AVS 64th International Symposium & Exhibition | |
Plasma Science and Technology Division | Thursday Sessions |
Session PS+TF-ThA |
Session: | Plasma Enhanced ALD |
Presenter: | Emma Salmi, Beneq Oy, Finland |
Authors: | Z. Zhu, Beneq Oy, Finland P. Sippola, Aalto University, Finland E. Salmi, Beneq Oy, Finland |
Correspondent: | Click to Email |
In the recent years ALD Al2O3 surface passivation for Si solar cells has gained increasing popularity. The excellent passivation properties of ALD Al2O3 are based on a combined effect of chemical passivation and fixed high negative charge density. A bulk of the work has concentrated on thermal ALD, but also plasma enhanced ALD (PEALD) has been considered. However, the effect of plasma parameters, particularly plasma power, on the passivation properties remain uncharted.
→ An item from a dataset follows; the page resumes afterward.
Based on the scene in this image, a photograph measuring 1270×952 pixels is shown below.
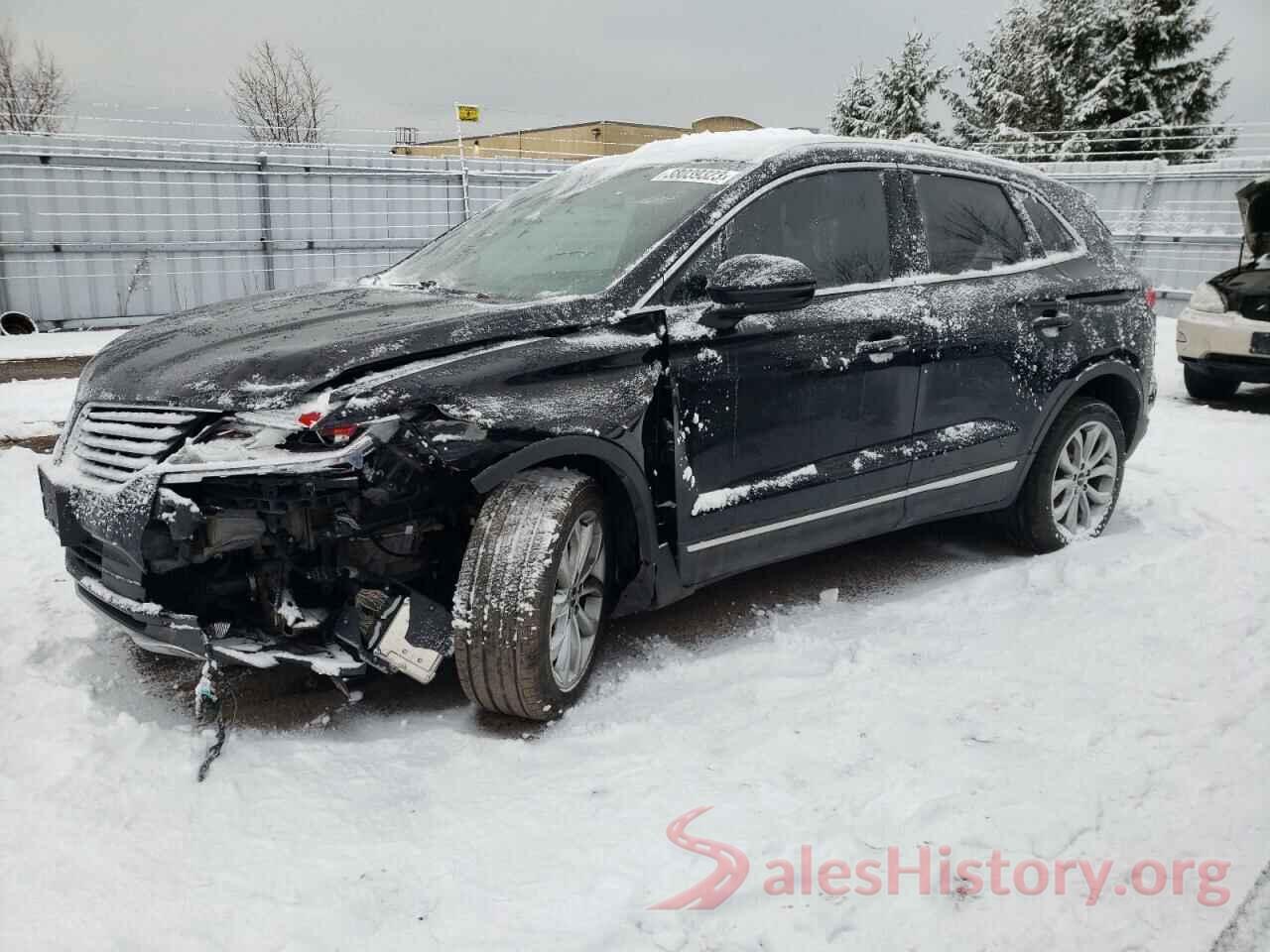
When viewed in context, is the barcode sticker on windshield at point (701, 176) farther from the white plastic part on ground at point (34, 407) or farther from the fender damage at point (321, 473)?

In this work, we have studied the effect of plasma power on the properties of PEALD Al2O3 deposited at low temperatures with focus on the Si solar cell passivation. The Al2O3 was grown from TMA and O2 plasma. All depositions were done with a Beneq TFS 200 ALD reactor at 90 °C. The lifetime was studied for as deposited and post-annealed samples.
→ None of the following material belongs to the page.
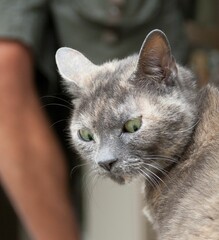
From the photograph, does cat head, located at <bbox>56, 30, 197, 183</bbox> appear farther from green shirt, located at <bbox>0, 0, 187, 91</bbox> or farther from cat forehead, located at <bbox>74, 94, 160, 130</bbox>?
green shirt, located at <bbox>0, 0, 187, 91</bbox>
The plasma power significantly affected the film properties. Low plasma power appeared to lead to the lowest film quality in regards of purity, density and refractive index. When the power was increased from 50 to 100–300 W the density increased from 2.6 to 2.8 g/cm-3. Similarly, the refractive index increased from 1.61 to 1.62 (at 628 nm). The higher plasma power appeared to increase the amount of available O radicals, leading to more efficient reaction completion and improved film optical and structural properties. The same trend was also clear for the passivation properties for Si solar cells. For a 25 nm Al2O3 deposited with 50 W plasma power and annealed at 400 °C the lifetime at 1015 cm-3 injection level was 1.1 ms, while for Al2O3 deposited with 100 or 180 W it was 2.0 ms. The interface properties were also influenced. The 50 W sample had the lowest density of negative charge and the highest interface defect density, which agreed with the lower lifetime of the sample. Interestingly, the 100 W sample had the lowest level of defect density. This can be related to the more moderate level of ultraviolet radiation from the O2 plasma that the 100 W sample was exposed to as compared to the 180 W sample. Nevertheless, the 180 W sample had the best passivation properties due to its highest negative charge density. In fact, the negative charge density plays a major role in surface passivation when the magnitude of the negative charge density is much greater than that of the defect density.
High quality surface passivation of Si solar cells was achieved with PEALD Al2O3 grown at 90 °C. The passivation properties were shown to significantly improve with increasing plasma power.